Chris Barton on Chris Barton: "Of all the cities where I could have stumbled into the world of children's literature, I couldn't have done it in a better place than Austin, Texas.
"A native Texan who gravitated to Austin for college and have been here most of the time ever since, I'm surrounded by a freakishly talented local bunch of children's authors and illustrators. I'm glad they've let me hang around.
"I alternate between writing fiction and nonfiction -- when doing the former, I often long for the certainty and structure that come with established fact, and when doing the latter, I sometimes wish for the freedom to just make stuff up.
"As for established facts that may seem made up but are, indeed, true, I would like to add that the first concert I attended featured both The Oak Ridge Boys and the Commodores, I once interned for Sassy magazine, and I had the experience of losing two wheels while driving a moving truck down I-20 just west of Pelahatchie, Mississippi. You may proceed with your questions."
What led you to write for young readers?
Fire safety. When my older son was a toddler, I installed a smoke detector, and he asked me to tell him over and over the story of how I'd done that, complete with drill sounds and alarm sounds. One day, it hit me that if I could make him happy with that story, there were probably other stories I could tell, and more kids that I could share them with.
Up until then, I'd spent several years adrift as a writer, not knowing what I wanted to write or for which audience or in which medium. That smoke detector was a great investment.
Could you tell us about your path to publication? Any sprints or stumbles along the way?
I started writing stories for children around the end of 2000 and almost immediately began shopping these lousy manuscripts to agents. Obviously, I was impatient, but I've learned a whole lot about patience in the years since. Real life has intervened along the way in ways both positive and negative, both for me and for some of the people I've worked with--births, deaths, moves, layoffs.
Some of the more significant milestones have been joining the Austin chapter of SCBWI in 2001, selling The Day-Glo Brothers in 2004, starting my blog [Bartography] and signing with my agent in 2005, selling three books in the spring of 2007, and enjoying what's happening right now--at long last--with the publication of my first book.
Looking back on your apprenticeship, what was most helpful to you in developing your craft?

(Data drawn from a collection)
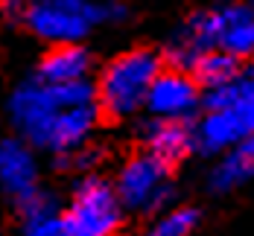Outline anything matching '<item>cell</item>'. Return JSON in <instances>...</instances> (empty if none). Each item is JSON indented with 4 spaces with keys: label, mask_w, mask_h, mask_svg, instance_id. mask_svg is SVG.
<instances>
[{
    "label": "cell",
    "mask_w": 254,
    "mask_h": 236,
    "mask_svg": "<svg viewBox=\"0 0 254 236\" xmlns=\"http://www.w3.org/2000/svg\"><path fill=\"white\" fill-rule=\"evenodd\" d=\"M97 102V85L91 79H76L64 85H47L41 79H26L15 88L9 99V117L12 126L21 131L29 146L47 149L53 123L62 108L67 105H91Z\"/></svg>",
    "instance_id": "cell-1"
},
{
    "label": "cell",
    "mask_w": 254,
    "mask_h": 236,
    "mask_svg": "<svg viewBox=\"0 0 254 236\" xmlns=\"http://www.w3.org/2000/svg\"><path fill=\"white\" fill-rule=\"evenodd\" d=\"M123 0H26V26L47 44H79L97 24H120Z\"/></svg>",
    "instance_id": "cell-2"
},
{
    "label": "cell",
    "mask_w": 254,
    "mask_h": 236,
    "mask_svg": "<svg viewBox=\"0 0 254 236\" xmlns=\"http://www.w3.org/2000/svg\"><path fill=\"white\" fill-rule=\"evenodd\" d=\"M161 70V58L152 50H128L111 58L97 82V105L108 117H134L143 105L149 85Z\"/></svg>",
    "instance_id": "cell-3"
},
{
    "label": "cell",
    "mask_w": 254,
    "mask_h": 236,
    "mask_svg": "<svg viewBox=\"0 0 254 236\" xmlns=\"http://www.w3.org/2000/svg\"><path fill=\"white\" fill-rule=\"evenodd\" d=\"M64 236H114L123 222V204L114 187L100 175H85L62 210Z\"/></svg>",
    "instance_id": "cell-4"
},
{
    "label": "cell",
    "mask_w": 254,
    "mask_h": 236,
    "mask_svg": "<svg viewBox=\"0 0 254 236\" xmlns=\"http://www.w3.org/2000/svg\"><path fill=\"white\" fill-rule=\"evenodd\" d=\"M114 192H117L123 210H134V213L164 210L170 195H173L170 163L158 160L149 152L128 157L120 166V175L114 181Z\"/></svg>",
    "instance_id": "cell-5"
},
{
    "label": "cell",
    "mask_w": 254,
    "mask_h": 236,
    "mask_svg": "<svg viewBox=\"0 0 254 236\" xmlns=\"http://www.w3.org/2000/svg\"><path fill=\"white\" fill-rule=\"evenodd\" d=\"M202 102L199 96V82L190 76L187 70H176V67H161L158 76L149 85V94H146V111L152 117L161 120H184L196 114V108Z\"/></svg>",
    "instance_id": "cell-6"
},
{
    "label": "cell",
    "mask_w": 254,
    "mask_h": 236,
    "mask_svg": "<svg viewBox=\"0 0 254 236\" xmlns=\"http://www.w3.org/2000/svg\"><path fill=\"white\" fill-rule=\"evenodd\" d=\"M207 50H216V15L213 9L190 15L184 24L178 26L167 44V58L170 67L176 70H193L199 55Z\"/></svg>",
    "instance_id": "cell-7"
},
{
    "label": "cell",
    "mask_w": 254,
    "mask_h": 236,
    "mask_svg": "<svg viewBox=\"0 0 254 236\" xmlns=\"http://www.w3.org/2000/svg\"><path fill=\"white\" fill-rule=\"evenodd\" d=\"M0 189L15 201L38 189V163L26 140L0 143Z\"/></svg>",
    "instance_id": "cell-8"
},
{
    "label": "cell",
    "mask_w": 254,
    "mask_h": 236,
    "mask_svg": "<svg viewBox=\"0 0 254 236\" xmlns=\"http://www.w3.org/2000/svg\"><path fill=\"white\" fill-rule=\"evenodd\" d=\"M213 15H216V50L228 52L234 58L254 55V6L228 3Z\"/></svg>",
    "instance_id": "cell-9"
},
{
    "label": "cell",
    "mask_w": 254,
    "mask_h": 236,
    "mask_svg": "<svg viewBox=\"0 0 254 236\" xmlns=\"http://www.w3.org/2000/svg\"><path fill=\"white\" fill-rule=\"evenodd\" d=\"M190 131H193V149H199L202 155H222L249 134L237 120V114L228 108L204 111V117Z\"/></svg>",
    "instance_id": "cell-10"
},
{
    "label": "cell",
    "mask_w": 254,
    "mask_h": 236,
    "mask_svg": "<svg viewBox=\"0 0 254 236\" xmlns=\"http://www.w3.org/2000/svg\"><path fill=\"white\" fill-rule=\"evenodd\" d=\"M140 140L146 146V152L155 155L164 163H176L193 149V131L184 120H161L152 117L149 123L140 126Z\"/></svg>",
    "instance_id": "cell-11"
},
{
    "label": "cell",
    "mask_w": 254,
    "mask_h": 236,
    "mask_svg": "<svg viewBox=\"0 0 254 236\" xmlns=\"http://www.w3.org/2000/svg\"><path fill=\"white\" fill-rule=\"evenodd\" d=\"M249 178H254V131L246 134L234 149L222 152L219 163L207 175V184L213 192H228L243 187Z\"/></svg>",
    "instance_id": "cell-12"
},
{
    "label": "cell",
    "mask_w": 254,
    "mask_h": 236,
    "mask_svg": "<svg viewBox=\"0 0 254 236\" xmlns=\"http://www.w3.org/2000/svg\"><path fill=\"white\" fill-rule=\"evenodd\" d=\"M21 210V236H64L62 207L50 192L35 189L18 201Z\"/></svg>",
    "instance_id": "cell-13"
},
{
    "label": "cell",
    "mask_w": 254,
    "mask_h": 236,
    "mask_svg": "<svg viewBox=\"0 0 254 236\" xmlns=\"http://www.w3.org/2000/svg\"><path fill=\"white\" fill-rule=\"evenodd\" d=\"M91 70V55L79 44H53V50L41 58L38 79L47 85H64V82H76L88 79Z\"/></svg>",
    "instance_id": "cell-14"
},
{
    "label": "cell",
    "mask_w": 254,
    "mask_h": 236,
    "mask_svg": "<svg viewBox=\"0 0 254 236\" xmlns=\"http://www.w3.org/2000/svg\"><path fill=\"white\" fill-rule=\"evenodd\" d=\"M204 108L216 111V108H228L237 114V120L243 123V129L252 134L254 131V76H240L222 85V88H210L204 94Z\"/></svg>",
    "instance_id": "cell-15"
},
{
    "label": "cell",
    "mask_w": 254,
    "mask_h": 236,
    "mask_svg": "<svg viewBox=\"0 0 254 236\" xmlns=\"http://www.w3.org/2000/svg\"><path fill=\"white\" fill-rule=\"evenodd\" d=\"M240 58H234L222 50H207L204 55H199V61L193 64V79L204 85L207 91L210 88H222L240 76Z\"/></svg>",
    "instance_id": "cell-16"
},
{
    "label": "cell",
    "mask_w": 254,
    "mask_h": 236,
    "mask_svg": "<svg viewBox=\"0 0 254 236\" xmlns=\"http://www.w3.org/2000/svg\"><path fill=\"white\" fill-rule=\"evenodd\" d=\"M199 225V210L196 207H173L164 210L143 236H190Z\"/></svg>",
    "instance_id": "cell-17"
},
{
    "label": "cell",
    "mask_w": 254,
    "mask_h": 236,
    "mask_svg": "<svg viewBox=\"0 0 254 236\" xmlns=\"http://www.w3.org/2000/svg\"><path fill=\"white\" fill-rule=\"evenodd\" d=\"M0 6H3V12H6V15H12V18H18V15H24V6H26V0H0Z\"/></svg>",
    "instance_id": "cell-18"
},
{
    "label": "cell",
    "mask_w": 254,
    "mask_h": 236,
    "mask_svg": "<svg viewBox=\"0 0 254 236\" xmlns=\"http://www.w3.org/2000/svg\"><path fill=\"white\" fill-rule=\"evenodd\" d=\"M231 3H240V0H231Z\"/></svg>",
    "instance_id": "cell-19"
}]
</instances>
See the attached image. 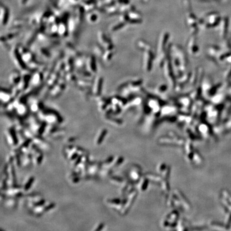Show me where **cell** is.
Returning <instances> with one entry per match:
<instances>
[{
  "label": "cell",
  "instance_id": "obj_6",
  "mask_svg": "<svg viewBox=\"0 0 231 231\" xmlns=\"http://www.w3.org/2000/svg\"><path fill=\"white\" fill-rule=\"evenodd\" d=\"M103 226V225H102V224H101V226H100V228H97V229L96 230H97V231L99 230H99H101V228H102V226Z\"/></svg>",
  "mask_w": 231,
  "mask_h": 231
},
{
  "label": "cell",
  "instance_id": "obj_1",
  "mask_svg": "<svg viewBox=\"0 0 231 231\" xmlns=\"http://www.w3.org/2000/svg\"><path fill=\"white\" fill-rule=\"evenodd\" d=\"M106 134H107V131H106V130H104V131L102 132V133L101 134L99 138L98 139L97 144L100 145V144L102 143V142L103 140L104 139V136H105V135H106Z\"/></svg>",
  "mask_w": 231,
  "mask_h": 231
},
{
  "label": "cell",
  "instance_id": "obj_2",
  "mask_svg": "<svg viewBox=\"0 0 231 231\" xmlns=\"http://www.w3.org/2000/svg\"><path fill=\"white\" fill-rule=\"evenodd\" d=\"M33 181H34V178L33 177L31 178L30 179H29L28 181L27 182V184H26V185H25V191H27V190H28L29 188H30V187L31 186L32 184Z\"/></svg>",
  "mask_w": 231,
  "mask_h": 231
},
{
  "label": "cell",
  "instance_id": "obj_4",
  "mask_svg": "<svg viewBox=\"0 0 231 231\" xmlns=\"http://www.w3.org/2000/svg\"><path fill=\"white\" fill-rule=\"evenodd\" d=\"M45 126H46V124L45 123L44 124H43L40 127V129H39V134H41L43 133V132H44V130H45Z\"/></svg>",
  "mask_w": 231,
  "mask_h": 231
},
{
  "label": "cell",
  "instance_id": "obj_5",
  "mask_svg": "<svg viewBox=\"0 0 231 231\" xmlns=\"http://www.w3.org/2000/svg\"><path fill=\"white\" fill-rule=\"evenodd\" d=\"M54 207V205L53 204H51L49 205V206L45 208V210H49L50 209H51V208H53Z\"/></svg>",
  "mask_w": 231,
  "mask_h": 231
},
{
  "label": "cell",
  "instance_id": "obj_3",
  "mask_svg": "<svg viewBox=\"0 0 231 231\" xmlns=\"http://www.w3.org/2000/svg\"><path fill=\"white\" fill-rule=\"evenodd\" d=\"M11 135H12V138H13V141H14L15 144L16 145V144H17V143H18V140H17V139L16 135V134H15V131H13V130H12V131H11Z\"/></svg>",
  "mask_w": 231,
  "mask_h": 231
}]
</instances>
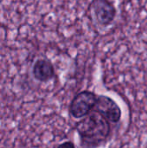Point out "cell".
Segmentation results:
<instances>
[{"mask_svg": "<svg viewBox=\"0 0 147 148\" xmlns=\"http://www.w3.org/2000/svg\"><path fill=\"white\" fill-rule=\"evenodd\" d=\"M95 19L102 27H107L114 21L117 10L111 0H93L91 3Z\"/></svg>", "mask_w": 147, "mask_h": 148, "instance_id": "obj_3", "label": "cell"}, {"mask_svg": "<svg viewBox=\"0 0 147 148\" xmlns=\"http://www.w3.org/2000/svg\"><path fill=\"white\" fill-rule=\"evenodd\" d=\"M98 96L91 91H82L77 94L72 100L69 112L70 114L76 118H83L94 110Z\"/></svg>", "mask_w": 147, "mask_h": 148, "instance_id": "obj_2", "label": "cell"}, {"mask_svg": "<svg viewBox=\"0 0 147 148\" xmlns=\"http://www.w3.org/2000/svg\"><path fill=\"white\" fill-rule=\"evenodd\" d=\"M77 132L80 136L89 143L105 141L111 133L110 122L99 112L93 110L78 122Z\"/></svg>", "mask_w": 147, "mask_h": 148, "instance_id": "obj_1", "label": "cell"}, {"mask_svg": "<svg viewBox=\"0 0 147 148\" xmlns=\"http://www.w3.org/2000/svg\"><path fill=\"white\" fill-rule=\"evenodd\" d=\"M94 110L99 112L112 123L119 122L121 118V109L119 105L112 98L106 95H98Z\"/></svg>", "mask_w": 147, "mask_h": 148, "instance_id": "obj_4", "label": "cell"}, {"mask_svg": "<svg viewBox=\"0 0 147 148\" xmlns=\"http://www.w3.org/2000/svg\"><path fill=\"white\" fill-rule=\"evenodd\" d=\"M57 148H75V145H74L73 142H71V141H66V142L59 145Z\"/></svg>", "mask_w": 147, "mask_h": 148, "instance_id": "obj_6", "label": "cell"}, {"mask_svg": "<svg viewBox=\"0 0 147 148\" xmlns=\"http://www.w3.org/2000/svg\"><path fill=\"white\" fill-rule=\"evenodd\" d=\"M32 74L34 78L38 82H46L54 77L55 68L50 61L47 59H38L33 65Z\"/></svg>", "mask_w": 147, "mask_h": 148, "instance_id": "obj_5", "label": "cell"}]
</instances>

_Prompt:_ Write what comes next in the interview with children's author Chris Barton, picking up right after its final sentence. These lines were taken from a separate source and have no connection to the interview.

_Output:_
Just showing up. Showing up at my desk most days at 5 a.m. to write or do writing-related work, and spending most of my lunch hours the same way, and often my evenings, too. Showing up for critique group meetings, whether in person or online, so that my writing can benefit directly from what my partners have to say and indirectly from what I learn by considering their work. Showing up for conferences and workshops, in equal parts for what I learn about writing and publishing and for the camaraderie with the friends I make and catch up with there. And showing up at the library to swap out another stack of books.
Congratulations on the publication of your debut book, The Day-Glo Brothers: The True Story of Bob and Joe Switzer's Bright Ideas and Brand-New Colors, illustrated by Tony Persiani (Charlesbridge, 2009)! Could you tell us about it?
Well, you know those fluorescent oranges and yellows and greens that you see every day on traffic cones, safety vests, highlighters, and so on?
Until about 70 years ago, those colors didn't even exist. The Day-Glo Brothers is the story of the guys who invented those colors while they were in their teens and 20s back during the Depression and World War II.
It all started with a magic act and an accident at the ketchup factory...
What was your initial inspiration for writing this book?
In August 1997, I saw The New York Times obituary for "Robert Switzer, Co-Inventor Of Day-Glo Paint." Up until that moment, I had never wondered where those fluorescent oranges, yellows, and greens came from, even though I had seen them my entire life. It hadn't occurred to me that those colors had been invented or that there had been a time when they didn't exist or that there was a particular name for the glow they give off: daylight fluorescence.
But once I read that obituary, I couldn't stop thinking about Day-Glo colors and their origins and the brothers who created them. The Switzers' story stuck with me.
And it's a good thing that it did, because at that time, I wasn't thinking about writing their story or any other story for young readers.
What was the timeline between spark and publication, and what were the major events along the way?
It occurred to me in the spring of 2001 that a picture book about the invention of Day-Glo colors, using those actual colors in the art, could be really, really cool. So, I got in touch with members of the Switzer family and began my research, and that fall, I began shopping a ridiculously long version of the manuscript around to publishing houses.
Robbie Mayes, then an editor at Farrar Straus & Giroux, helpfully suggested that it would be tough sledding for a 6,000-plus-word picture book, but even after I cut the length by about two-thirds, even after 23 submissions, I still couldn't find an editor who saw what I saw in this story.
Austin librarian extraordinaire Jeanette Larson could see it, though, and she put me in touch with Charlesbridge editor Yolanda Leroy (editor interview) in early 2004. Yolanda got it immediately. Charlesbridge bought the book that year.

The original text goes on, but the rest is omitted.